3 types of driver’s licenses you might qualify for after a DUI

On Behalf of | Jul 9, 2020 | Driver's License

One of the impacts of a drunk driving conviction in South Carolina is that you can lose your ability to drive legally. A drivers’ license suspension is one of the primary sentences that you can receive. Some individuals might not realize that there may be options that you can utilize to enable you to drive in a limited capacity.

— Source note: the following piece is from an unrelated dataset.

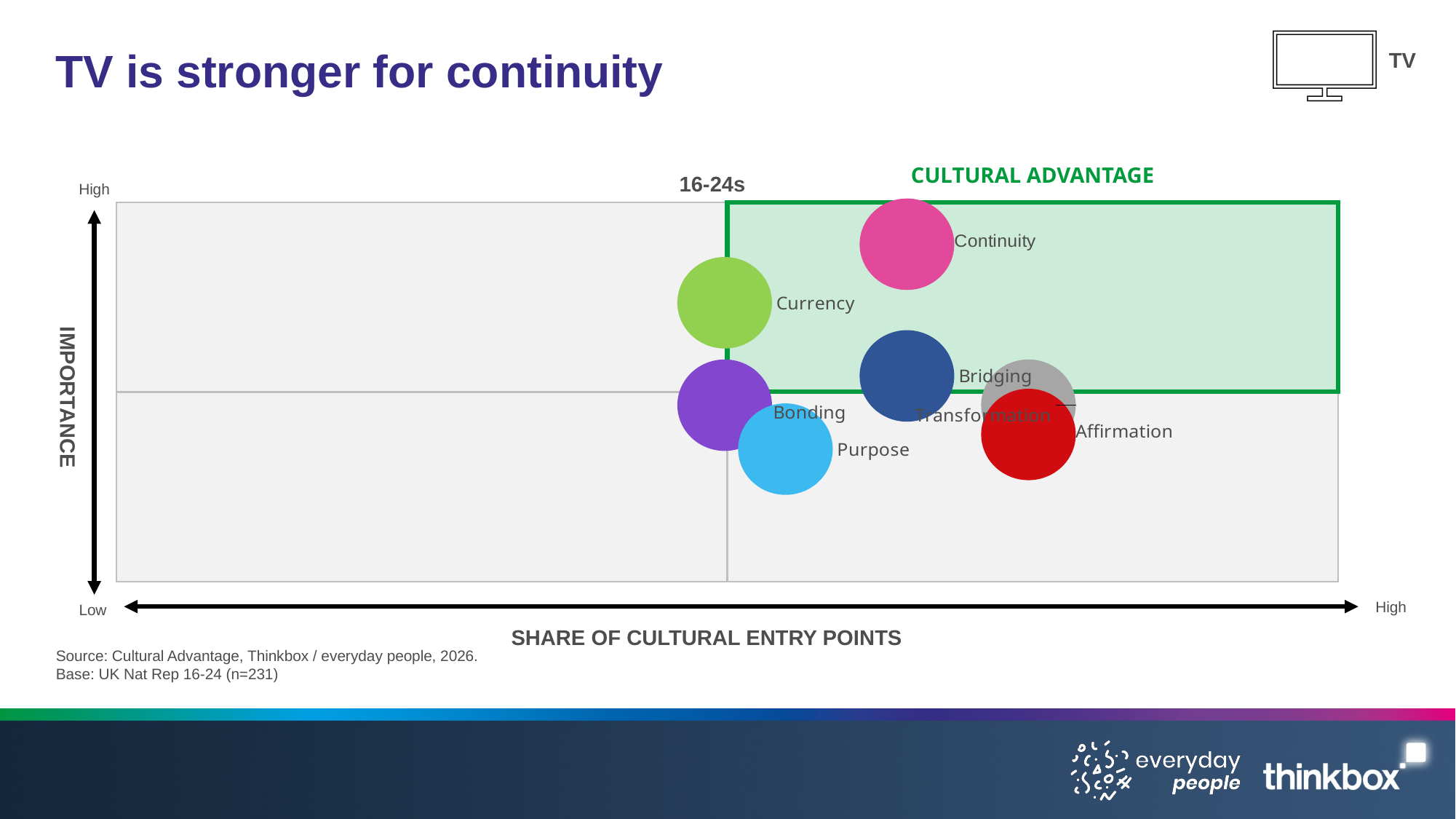
Which bubble has the highest importance? Continuity What is the label of the vertical axis? IMPORTANCE What is the sample size (n) given in the base note? 231 What kind of chart is shown on the slide? Bubble chart Which age group does the chart cover, as labelled above the chart? 16-24s Which has higher importance, Continuity or Purpose? Continuity What is the label of the horizontal axis? SHARE OF CULTURAL ENTRY POINTS What is the name of the green shaded zone in the top-right of the chart? CULTURAL ADVANTAGE Which has higher importance, Continuity or Currency? Continuity Which has a higher share of cultural entry points, Currency or Affirmation? Affirmation How many bubbles are plotted on the chart? 7 Which bubble has the lowest importance? Purpose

The exact type of license you’re eligible for depends on several factors. Your attorney can help determine if you may qualify for one. Knowing the differences between them is beneficial so you understand what you can do.

Temporary alcohol license

If you file for an administrative hearing, you may qualify for a temporary alcohol license. The cost is $100 and is only valid until you receive the results of the administrative hearing. Your administrative hearing must be for one of these:

  • .02% BAC or higher if you’re under 21
  • .15% BAC
  • Implied consent under 21
  • Implied consent

Provisional driver’s license

A provisional license is valid for a 6-month term if you’re facing a first offense drunk driving charge. There are some specific points that must be met in order for you to qualify for this license. If you meet them, you must pay a $100 fee. These are the qualifications:

  • Enrolled in the Alcohol and Drug Safety Action Program
  • Have a valid South Carolina driver’s license or an exemption
  • No other suspensions with a few exceptions
  • Meet all requirements for prior cancellations, revocations and suspensions
  • A BAC of .14% or less for violations on or after October 1, 2014

Route restricted driver’s license

It’s sometimes possible to get a restricted license that allows you to drive to and from work, school, a court ordered drug program or the Alcohol and Drug Safety Action Program. You can also drive during work or school. This license is valid for the length of your suspension. You can only have one route restricted driver’s license in your lifetime. The alcohol-related charges that can lead to eligibility include:

  • Implied consent
  • BAC of .15% or higher
  • Alcohol violation

Dealing with the loss of your driver’s license is only one small part of what you need to think about when you’re facing a drunk driving charge. Your defense attorney can help you to work out a defense strategy. Try to get started quickly so you don’t have to rush.